1. Field of the Invention
The present invention relates to data communications. More particularly, the present invention relates to data communications using current signals.
2. Description of the Related Art
FIG. 1 is a circuit diagram of a conventional current mode transmitter.
Referring to FIG. 1, the current mode transmitter determines a logic state of an output signal Iout according to the voltage of the output signal Iout, which varies between a high power supply voltage Vcc and a low power supply voltage GND. To embody the current mode transmitter, a circuit for generating two bias voltages Pbias and Nbias is additionally required to supply the voltages to the current mode transmitter. Thus, the structure of the current mode transmitter is complicated, and power dissipation is increased, since current is continuously supplied from the high power supply voltage Vcc, is sunk to the low power supply voltage GND or sinks irrespective of a state of the output signal Iout.

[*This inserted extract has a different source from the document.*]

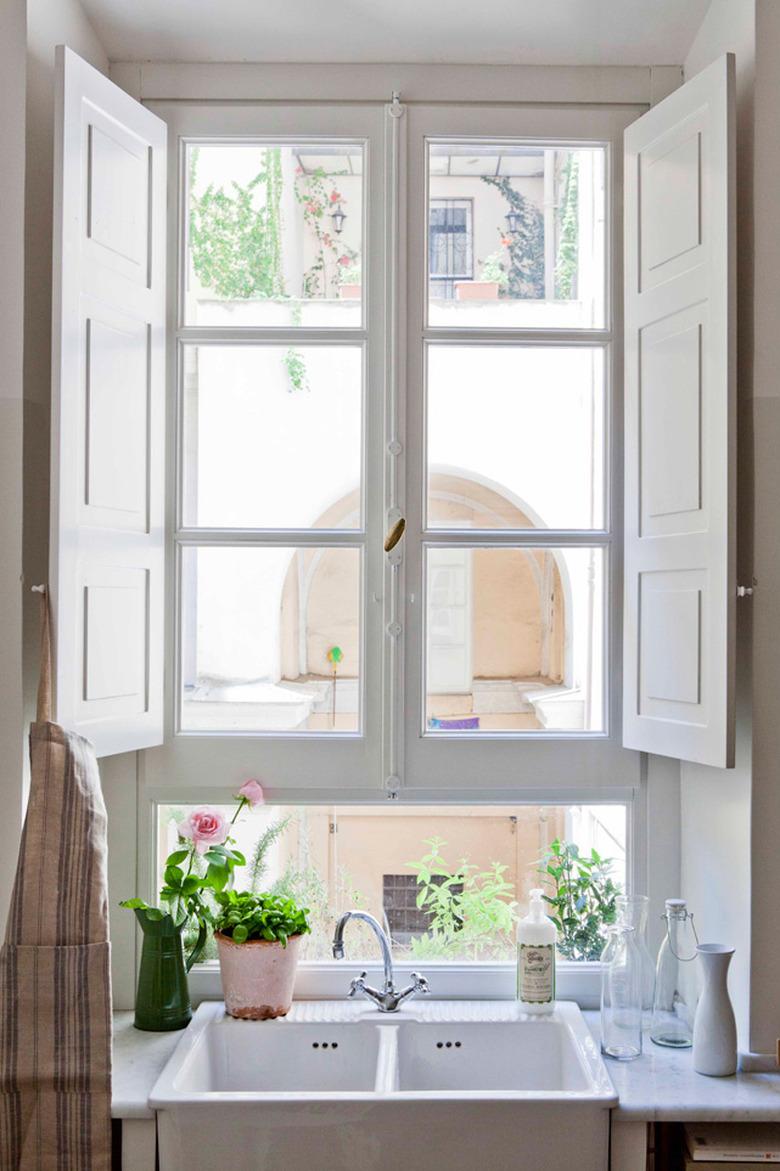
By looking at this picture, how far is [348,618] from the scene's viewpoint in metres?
2.19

FIG. 2 is a circuit diagram of another conventional current mode transmitter.
Referring to FIG. 2, the current mode transmitter has an open drain structure in which the drain of a metal oxide silicon (MOS) transistor is open, and an output signal Iout depends on the amount of sink current supplied from an output port. The transmitter shown in FIG. 2 has been proposed to reduce power dissipation as compared with the transmitter shown in FIG. 1.

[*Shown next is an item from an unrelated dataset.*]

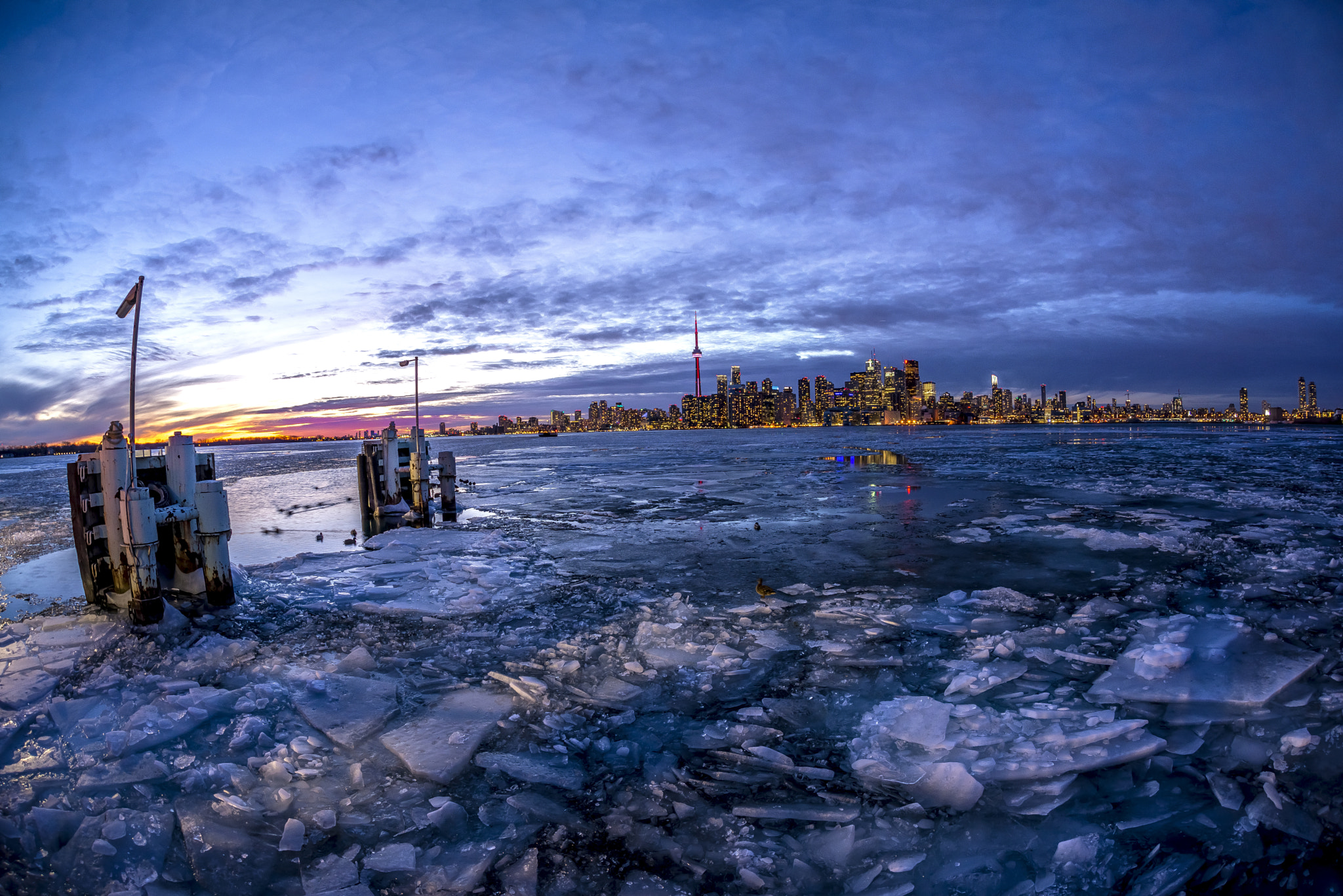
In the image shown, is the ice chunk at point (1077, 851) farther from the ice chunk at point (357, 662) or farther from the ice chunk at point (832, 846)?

When current flowing through a MOS transistor M3 is cut off by an inverted input signal Vinb, the current flowing through a MOS transistor M2 is cut off. Thus, only a current of Iref−ΔI flowing through a MOS transistor M1 is supplied from the output port. On the other hand, when current flows through the MOS transistor M3 by the inverted input signal Vinb, a current of 2ΔI flows through the MOS transistor M2. Thus, a current of Iref+ΔI is supplied from the output port. For example, to determine a logic state of an output signal Iout according to the amount of current supplied from the output port, when current supplied from the output port is Iref−ΔI, Iout can be defined as a logic high, and when the current from the output port is Iref+ΔI, Iout can be defined as a logic low.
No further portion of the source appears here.